Work required:
Which 2005 book by Richard Ford does the essay on identity politics quote?

Selected text:
START
My opposition to identity politics is rooted in deep democratic sympathies. To illustrate, let me take the paradigm of identity politics: race. There is nothing more undemocratic.
In racialized systems, individuals are compelled to belong to a race and expected to behave in a manner consistent with whatever doctrine can be made to appear to be associated with or “normal” to that racial designation. Richard Ford puts this well in Racial Culture: A Critique (2005) when he notes that, although “there is no necessary correspondence between the ascribed identity of race and one’s culture or personal sense of self,” identity politics produces “compulsory” enactment of “prewritten racial scripts.” Ford argues that “group difference is not intrinsic to members of social groups,” thus rejecting the notion that identity can be essentialized. Instead, he contents, it is contingent upon “the social practices of group identification.”
Despite it being a demographic category, incapable of agency (which sociologists conceptualize as a telic ability/capacity unique to individuals), self-appointed (i.e., unelected) spokespersons tell those they claim as their own how to think and behave at the risk suffering ill-repute or some negative sanction. If a black person deviates from the hegemonic doctrine of blackness, then he risks a derogatory epithet. A white person, on the other hand, is expected to deviate from the doctrine of whiteness lest she risk s being labeled a racist. To claim virtue, a white woman must admit her white privilege and declare herself an ally or even a race traitor (which is not to say she can ever escape her whiteness, which she wears like an invisible knapsack).
END
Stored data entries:
START
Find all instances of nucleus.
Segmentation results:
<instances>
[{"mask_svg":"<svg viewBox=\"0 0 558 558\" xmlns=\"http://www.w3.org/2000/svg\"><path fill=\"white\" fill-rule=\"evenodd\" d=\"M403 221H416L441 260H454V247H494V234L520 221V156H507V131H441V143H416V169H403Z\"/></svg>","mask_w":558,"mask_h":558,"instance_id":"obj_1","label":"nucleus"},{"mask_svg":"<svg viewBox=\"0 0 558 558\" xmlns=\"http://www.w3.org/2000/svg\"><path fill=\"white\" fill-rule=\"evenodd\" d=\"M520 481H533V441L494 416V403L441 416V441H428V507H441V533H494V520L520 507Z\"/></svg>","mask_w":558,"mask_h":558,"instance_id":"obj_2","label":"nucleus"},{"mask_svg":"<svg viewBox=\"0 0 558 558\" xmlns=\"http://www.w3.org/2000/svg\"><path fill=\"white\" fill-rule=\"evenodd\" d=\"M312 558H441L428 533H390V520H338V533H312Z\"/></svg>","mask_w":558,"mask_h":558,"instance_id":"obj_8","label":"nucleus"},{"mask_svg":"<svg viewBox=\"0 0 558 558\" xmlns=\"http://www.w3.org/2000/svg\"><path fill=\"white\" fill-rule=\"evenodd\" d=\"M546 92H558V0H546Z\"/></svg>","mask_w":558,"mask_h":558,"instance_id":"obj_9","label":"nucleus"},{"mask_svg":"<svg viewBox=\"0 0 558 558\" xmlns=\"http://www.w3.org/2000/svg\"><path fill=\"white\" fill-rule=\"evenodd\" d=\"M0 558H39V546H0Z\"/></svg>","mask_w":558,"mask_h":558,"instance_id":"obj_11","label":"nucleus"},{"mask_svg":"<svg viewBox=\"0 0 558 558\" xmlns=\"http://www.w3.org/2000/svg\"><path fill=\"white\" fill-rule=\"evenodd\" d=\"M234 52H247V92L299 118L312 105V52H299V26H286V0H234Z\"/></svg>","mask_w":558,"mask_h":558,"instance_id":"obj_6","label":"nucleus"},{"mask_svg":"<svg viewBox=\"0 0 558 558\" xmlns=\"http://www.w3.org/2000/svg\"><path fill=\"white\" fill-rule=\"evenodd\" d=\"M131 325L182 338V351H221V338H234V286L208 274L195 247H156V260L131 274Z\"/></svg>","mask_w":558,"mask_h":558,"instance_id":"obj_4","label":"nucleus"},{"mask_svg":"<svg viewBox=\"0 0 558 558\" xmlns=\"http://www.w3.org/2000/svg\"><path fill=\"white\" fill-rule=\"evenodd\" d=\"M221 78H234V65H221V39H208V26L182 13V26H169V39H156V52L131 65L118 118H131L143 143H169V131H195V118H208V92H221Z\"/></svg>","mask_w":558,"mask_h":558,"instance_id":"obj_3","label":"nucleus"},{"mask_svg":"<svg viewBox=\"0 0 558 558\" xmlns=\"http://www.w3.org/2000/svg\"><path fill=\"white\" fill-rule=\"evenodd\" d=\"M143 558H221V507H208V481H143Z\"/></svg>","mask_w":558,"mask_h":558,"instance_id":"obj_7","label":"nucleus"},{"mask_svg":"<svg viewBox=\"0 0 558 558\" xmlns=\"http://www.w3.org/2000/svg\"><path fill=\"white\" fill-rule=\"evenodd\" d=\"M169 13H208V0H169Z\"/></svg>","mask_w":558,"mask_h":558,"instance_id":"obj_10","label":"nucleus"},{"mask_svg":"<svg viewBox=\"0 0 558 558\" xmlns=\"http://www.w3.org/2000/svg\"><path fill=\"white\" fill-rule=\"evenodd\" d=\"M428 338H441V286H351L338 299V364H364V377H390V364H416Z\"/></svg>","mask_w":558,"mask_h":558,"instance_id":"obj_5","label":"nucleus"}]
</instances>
END
Result of this exercise:
Racial Culture: A Critique